The Partech OxyGuard sensor is mounted into the tank using the Pioneer Mounting System, which protects the probe from excessive fouling and maintains a fixed position18 and 20 inches below the surface. The sensor combines an electrolyte, anode and cathode within a robust housing and the internal sensor design means that the electrolyte and anode are not consumed. The membrane only needs replacing if damaged and there is no internal drift.
When to comes to measuring the quality of the outflow from both aeration tanks, whereas the treated effluent from the AT3 tank passes to the MBR system, the treated effluent from AT2 tank passes via a settlement tank into the lockertex filter system, which is equipped with a Partech Turbi-Tech 2000LS turbidity monitoring system prior to point of discharge. At this point of the process, monitoring for pH, temperature, TOC and ammonia is also undertaken. A sample is taken every 20 minutes and should a problem be detected, then an alarm signal is transmitted to the control room where the discharge flow can be diverted for retreatment. Where the flows from both aeration tanks merge prior to discharge, another Turbi-Tech LS turbidity monitor takes a final reading to ensure that the discharge consent level is not exceeded and that the health of the River Inny is not compromised.
Employing continuous turbidity monitoring within the treatment process provides a reliable and effective approach to identifying when a problem has occurred, allowing plant operators to take prompt remedial action. It also has the added benefit of indicating the performance of the treatment plant by measuring the presence of undissolved solids prior to discharge. Turbidity is widely used within the food industry on both final effluent and crude effluent. On the crude effluent a turbidity monitoring system can provide a reliable method of on-line measurement to alarm or divert high strength wastewater into a separate holding tank for onward processing.
Partech Instruments has a long history of providing solutions for determining turbidity and levels of suspended solids in effluent treatment plants within the dairy industry. A well used and proven approach involves the installation of its Turbi-Tech 2000 Sensor and 7200 Monitor, which together provide operators with a constant indicator of the levels of suspended solids and turbidity at given points with the treatment process.
Available in two versions, the LS and LA, Partech’s Turbi-Tech 2000 sensor uses Infrared 90º Light Scatter or Light Attenuation as its measuring principle. The LS version is designed to monitor low levels of solids or turbidity and is typically installed at the final effluent discharge point. The Turbi-Tech LA has an operating range suitable for use in aeration systems and may be used to monitor mixed liquor suspended solids (MLSS) and returned activated sludge (RAS). Both versions of the Turbi-Tech 2000 feature a self-cleaning system, which means that the sensor’s optical surfaces cannot be contaminated causing performance to be adversely affected.

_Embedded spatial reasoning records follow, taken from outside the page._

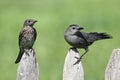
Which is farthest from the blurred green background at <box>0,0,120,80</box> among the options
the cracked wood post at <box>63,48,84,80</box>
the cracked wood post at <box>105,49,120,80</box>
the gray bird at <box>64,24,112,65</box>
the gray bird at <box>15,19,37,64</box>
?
the cracked wood post at <box>105,49,120,80</box>

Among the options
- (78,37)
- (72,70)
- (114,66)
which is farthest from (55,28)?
(114,66)

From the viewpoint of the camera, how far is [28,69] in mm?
7035

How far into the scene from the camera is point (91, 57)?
406 inches

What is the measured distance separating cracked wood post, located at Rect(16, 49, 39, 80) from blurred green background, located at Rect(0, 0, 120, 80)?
2267 mm

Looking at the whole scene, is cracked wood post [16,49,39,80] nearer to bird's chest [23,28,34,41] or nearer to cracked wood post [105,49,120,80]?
cracked wood post [105,49,120,80]

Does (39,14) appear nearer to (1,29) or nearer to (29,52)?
(1,29)

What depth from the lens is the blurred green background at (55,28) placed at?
9.92 metres

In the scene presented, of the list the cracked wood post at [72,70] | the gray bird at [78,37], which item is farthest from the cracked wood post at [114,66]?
the gray bird at [78,37]

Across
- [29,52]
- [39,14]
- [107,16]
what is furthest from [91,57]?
[39,14]

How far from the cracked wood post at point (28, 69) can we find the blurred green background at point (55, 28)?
2267 mm

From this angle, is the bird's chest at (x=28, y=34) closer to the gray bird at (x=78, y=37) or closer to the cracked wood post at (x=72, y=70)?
the gray bird at (x=78, y=37)

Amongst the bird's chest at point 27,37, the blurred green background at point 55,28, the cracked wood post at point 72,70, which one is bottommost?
the blurred green background at point 55,28

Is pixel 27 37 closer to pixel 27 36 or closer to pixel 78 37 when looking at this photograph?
pixel 27 36

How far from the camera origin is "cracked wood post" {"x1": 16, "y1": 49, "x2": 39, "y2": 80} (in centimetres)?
701
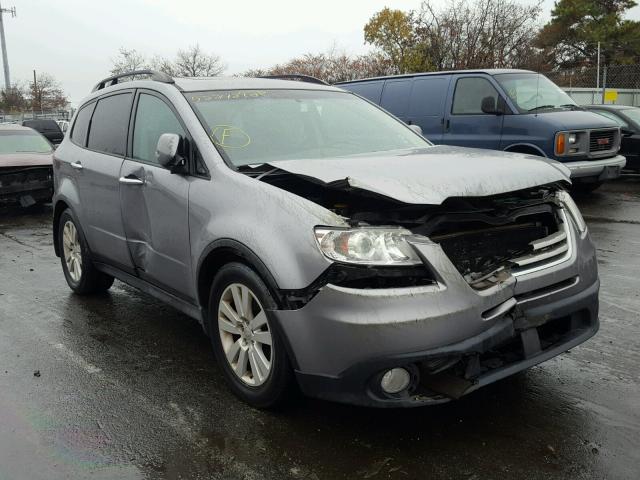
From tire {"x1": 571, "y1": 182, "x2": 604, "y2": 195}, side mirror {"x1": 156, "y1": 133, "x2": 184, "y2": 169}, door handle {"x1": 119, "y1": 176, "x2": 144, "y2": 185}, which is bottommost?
tire {"x1": 571, "y1": 182, "x2": 604, "y2": 195}

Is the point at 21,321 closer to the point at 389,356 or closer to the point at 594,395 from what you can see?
the point at 389,356

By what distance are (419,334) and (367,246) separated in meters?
0.45

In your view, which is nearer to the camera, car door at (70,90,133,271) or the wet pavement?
the wet pavement

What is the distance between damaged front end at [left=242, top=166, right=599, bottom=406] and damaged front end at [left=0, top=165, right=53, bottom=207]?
358 inches

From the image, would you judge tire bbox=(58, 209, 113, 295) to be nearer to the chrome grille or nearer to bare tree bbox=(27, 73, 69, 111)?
the chrome grille

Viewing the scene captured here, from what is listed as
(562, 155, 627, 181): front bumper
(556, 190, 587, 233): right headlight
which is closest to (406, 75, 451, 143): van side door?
(562, 155, 627, 181): front bumper

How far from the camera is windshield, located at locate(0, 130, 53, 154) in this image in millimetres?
11898

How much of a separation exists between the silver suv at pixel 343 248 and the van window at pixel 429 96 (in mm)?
5728

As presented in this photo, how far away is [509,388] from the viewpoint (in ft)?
11.7

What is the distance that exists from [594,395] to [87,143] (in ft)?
13.9

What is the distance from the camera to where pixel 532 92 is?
9734 mm

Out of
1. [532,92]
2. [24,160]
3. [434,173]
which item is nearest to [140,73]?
[434,173]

“The self-cleaning capability is essential for dairy plants,” says Angus Fosten, “as there are always a high proportion of fatty milk materials contained within manufacturing residues. Apart from enhancing the instrument’s performance, it means that maintenance is minimised resulting in low ownership costs.”

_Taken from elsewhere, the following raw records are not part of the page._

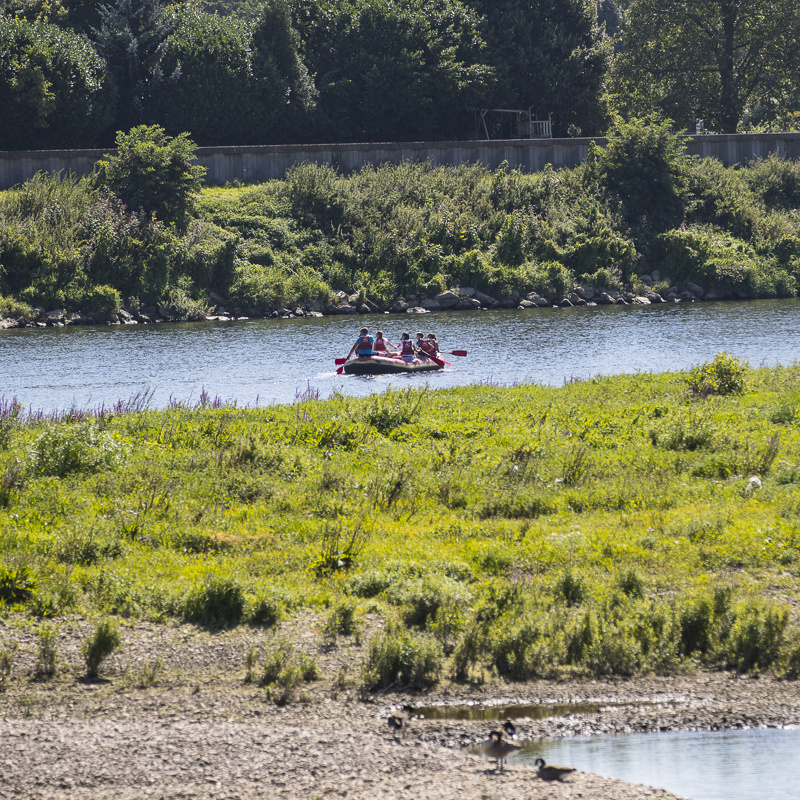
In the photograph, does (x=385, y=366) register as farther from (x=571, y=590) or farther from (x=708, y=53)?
(x=708, y=53)

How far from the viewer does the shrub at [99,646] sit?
10.4m

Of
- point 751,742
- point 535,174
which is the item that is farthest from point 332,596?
point 535,174

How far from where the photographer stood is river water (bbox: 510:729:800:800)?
28.3 ft

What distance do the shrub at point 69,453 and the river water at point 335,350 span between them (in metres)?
9.00

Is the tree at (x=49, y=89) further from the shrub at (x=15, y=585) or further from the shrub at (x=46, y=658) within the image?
the shrub at (x=46, y=658)

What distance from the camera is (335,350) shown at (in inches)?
1544

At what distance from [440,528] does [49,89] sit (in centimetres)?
5179

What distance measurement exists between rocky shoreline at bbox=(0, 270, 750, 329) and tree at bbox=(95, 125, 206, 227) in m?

“Employing turbidity monitoring systems that operate 24/7 means that plant operatives are able to watch over the performance of the treatment process and be warned of any problem immediately it occurs,” says Angus Fosten. “Breaching discharge consent levels can be very expensive in terms of fines levied. Equally as expensive can be accidental discharge of products into the effluent treatment process. By measuring turbidity, plant management can achieve savings in terms of reducing product wastage and ensure that consent levels are not inadvertently breached.”